Dans plusieurs anciens sacramentaires[1], la dénomination canon actionis est placée en tête du dialogue qui conclut l’offertoire et introduit la préface. Ainsi :

le texte qui débute par le Sursum corda est désigné comme la base, comme le ferme soutien de l’action sacrée qui va suivre. Ensuite, le mot canon est employé tout seul dans le même sens[2].

On pourrait traduire canon par règle : le canon actionis, c’est la règle de l’action. C’est bien cette notion de règle, de norme, de mesure que véhicule le nom canon ou l’adjectif canonique, lorsque l’on parle du canon des Écritures, des canons de la beauté – ou l’adjectif canonique, lorsqu’il s’agit du droit canonique (le droit de l’Église).

Le nom de canon lui-même, quoique mystérieux au premier abord – il faut bien le reconnaître – induit donc que les prières et les rites dont il sera question ont une certaine fermeté, non seulement par rapport aux autres textes liturgiques, qui peuvent varier au cours de l’année, mais également dans le temps long de l’histoire de la liturgie. 

2. Lhistoire du canon

Cette fermeté historique du canon romain n’est pas contredite par l’histoire de sa formation :

Le canon romain, qui s’est rapidement imposé à toutes les liturgies occidentales […] remonte, dans ses parties principales au moins à l’époque de saint Léon (440-461) et peut-être à celle de saint Damase (366-384)[3].

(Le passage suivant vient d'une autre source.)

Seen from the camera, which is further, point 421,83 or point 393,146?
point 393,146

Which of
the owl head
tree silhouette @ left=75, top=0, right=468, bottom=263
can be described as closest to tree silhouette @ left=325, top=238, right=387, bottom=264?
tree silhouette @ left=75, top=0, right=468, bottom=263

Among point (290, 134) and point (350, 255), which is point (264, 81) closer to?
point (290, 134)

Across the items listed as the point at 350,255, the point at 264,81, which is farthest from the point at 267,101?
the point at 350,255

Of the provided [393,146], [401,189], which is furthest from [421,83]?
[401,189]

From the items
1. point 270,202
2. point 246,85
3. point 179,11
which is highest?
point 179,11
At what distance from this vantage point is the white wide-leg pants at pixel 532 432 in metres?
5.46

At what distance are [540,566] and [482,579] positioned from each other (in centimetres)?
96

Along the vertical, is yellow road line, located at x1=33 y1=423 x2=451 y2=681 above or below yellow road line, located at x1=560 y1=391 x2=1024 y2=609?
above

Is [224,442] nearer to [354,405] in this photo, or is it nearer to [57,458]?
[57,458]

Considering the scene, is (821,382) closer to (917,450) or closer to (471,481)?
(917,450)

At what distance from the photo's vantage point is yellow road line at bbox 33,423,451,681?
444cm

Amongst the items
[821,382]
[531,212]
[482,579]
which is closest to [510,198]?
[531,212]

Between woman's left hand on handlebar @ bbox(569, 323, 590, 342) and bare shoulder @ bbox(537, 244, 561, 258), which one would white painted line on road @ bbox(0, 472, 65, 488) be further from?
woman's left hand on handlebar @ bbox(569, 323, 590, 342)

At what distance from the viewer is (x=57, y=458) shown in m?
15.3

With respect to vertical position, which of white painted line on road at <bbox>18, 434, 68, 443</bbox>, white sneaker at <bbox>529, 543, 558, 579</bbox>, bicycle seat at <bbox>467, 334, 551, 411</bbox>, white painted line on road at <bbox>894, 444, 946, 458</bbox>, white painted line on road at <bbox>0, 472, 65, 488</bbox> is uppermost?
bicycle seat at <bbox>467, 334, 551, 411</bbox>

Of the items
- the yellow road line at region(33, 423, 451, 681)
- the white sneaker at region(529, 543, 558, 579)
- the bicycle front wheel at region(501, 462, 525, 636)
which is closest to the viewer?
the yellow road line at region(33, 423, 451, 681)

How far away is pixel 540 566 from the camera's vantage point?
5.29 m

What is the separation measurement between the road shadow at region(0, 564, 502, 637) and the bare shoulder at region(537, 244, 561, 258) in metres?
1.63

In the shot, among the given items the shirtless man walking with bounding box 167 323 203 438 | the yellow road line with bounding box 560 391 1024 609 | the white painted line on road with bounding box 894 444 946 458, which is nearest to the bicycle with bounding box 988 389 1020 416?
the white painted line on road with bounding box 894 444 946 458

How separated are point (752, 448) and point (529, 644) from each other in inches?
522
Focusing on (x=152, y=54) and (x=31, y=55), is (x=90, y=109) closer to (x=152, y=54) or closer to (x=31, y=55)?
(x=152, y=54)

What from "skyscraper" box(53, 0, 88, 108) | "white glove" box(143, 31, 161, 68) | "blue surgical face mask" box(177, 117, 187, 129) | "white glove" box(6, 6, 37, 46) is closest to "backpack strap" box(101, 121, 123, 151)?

Lorsque l’on se penche sur les diverses couches de rédaction, on réalise que le canon s’est développé à partir du noyau primitif de la consécration, par additions successives :

Te igitur Memento des vivants Comm-unicantes Hanc igitur Quam oblationem Qui pridie Unde et memores Supra quae Supplices Memento des défunts Nobis quoque

– Époque primitive :

Consécration (Qui pridie)

– Époque de saint Léon († 461) ou saint Damase († 384)[4] :

Quam oblationem

Unde et memores

Supra quae propitio

Supplices te rogamus

– Prières dont l’existence est supposée dans une lettre du pape Innocent Ier (19 mars 416) :

Te igitur

Memento des vivants

– Époque de Symmaque († 514) ou de Vigile (vers 538) :

Communicantes

Hanc igitur

Nobis quoque

– Enfin, au VIIe siècle au plus tard :

Memento des défunts

3. Le début du canon

S’il est assez clair que le canon se termine avec la doxologie Per ipsum [« Par lui… »] qui précède le Pater [« Notre Père »], le début du canon demande à être précisé. En effet, nous avons dit que la mention canon actionis figurait en tête du dialogue de la préface, inclinant donc à inclure ce dialogue et la préface dans le canon. Cependant, la préface est précisément variable selon l’occasion liturgique. De plus elle est chantée, ainsi que le Sanctus, tandis que le reste du canon est récité à voix basse et ne connaît que d’infimes variations en de rares circonstances. 

Il faut donc concevoir la préface comme une introduction qui en fait, en un sens déjà partie du canon,  mais qui se distingue suffisamment du reste – tant par son contenu que par les rites qui l’accompagnent – pour que l’on désigne habituellement par canon l’ensemble des prières et des rites qui se tiennent après le Sanctus[5] et avant le Pater.

4. Le silence du canon

Entendu en ce sens « restreint »[6], le canon coïncide donc avec la récitation à voix basse des prières par le prêtre. Extérieurement, c’est peut-être ce silence qui frappe le plus profondément les esprits. Cet usage, pour le prêtre, de réciter les prières du canon à voix basse, imperceptible même pour ceux qui l’entourent, apparaît dès le VIIIe siècle et se généralise au IXe siècle[7]. L’introduction de ce silence sacré souligne la sainteté du canon, il signifie qu’il est un sanctuaire ou seul pénètre le prêtre[8].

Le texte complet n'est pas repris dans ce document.